Susan Morelock, Lakes XII, 2010, framed by the artist.

A frame should be scaled appropriately to complement rather than overpower the piece it encases.”It all comes down to personal preference,” Gersh insists, “but in general, for bigger pieces, you want bigger frames. Some artists create frames themselves, which then become intrinsic to the work itself.” There are a few faux pas to avoid, such as choosing a frame that distracts from a piece. “The best frames I’ve seen are virtually unnoticeable, until you get up close,” says Gersh. “If the sides of the painting are interesting, you might want the frame to highlight those features. It’s all about showcasing the work.”

5. Focus on preservation.

 

 

Repurposed Art Deco frame encasing a Frank Horvat photograph.

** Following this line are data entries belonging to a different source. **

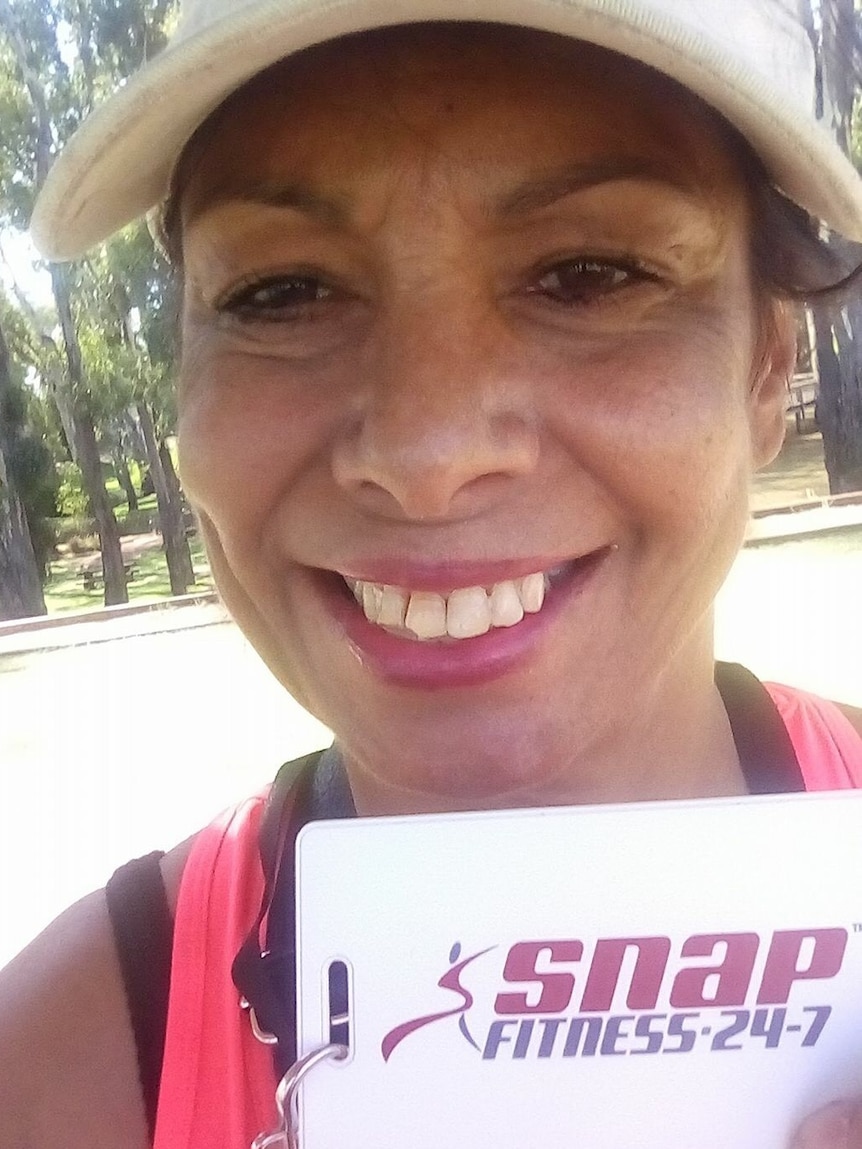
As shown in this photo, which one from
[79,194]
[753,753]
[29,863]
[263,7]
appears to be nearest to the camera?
[263,7]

There are a few factors that contribute to fluctuations in the art market. Appreciation can often be attributed to the reputation of the artist, the importance of the work, and the condition the work is in. Consider the Picasso piece that sold recently at auction for $179 million, more than six times the amount the seller paid for it. If a piece isn’t framed correctly and there’s creasing or discoloration, the piece will decline in value, and decrease your chances of re-selling in the future. Your piece could also experience something called “mat burn.” Gersh tells us that mat burn is a condition in which, literally, “the mat looks like it’s been burned. Over time, it will turn to a darker shade.” Another sign of degradation is “foxing,” which are “little speckles, mostly on prints and paper pieces.” These seemingly minor damages, says Gersh, can “greatly affect the value.”
As long as your work of art is framed with care, a good frame should preserve your piece, ensuring it retains its  resale value over time. Once you have your mat, frame and faceplate, it’s time to place your newly framed art on the wall. Gersh tells us that the standard is to hang your piece “between 58 and 62 inches at the midline from the ground up. For your own space you can do something funky and cool, but that’s the standard. I tend to hang my pieces at 58 inches, because I’m short!”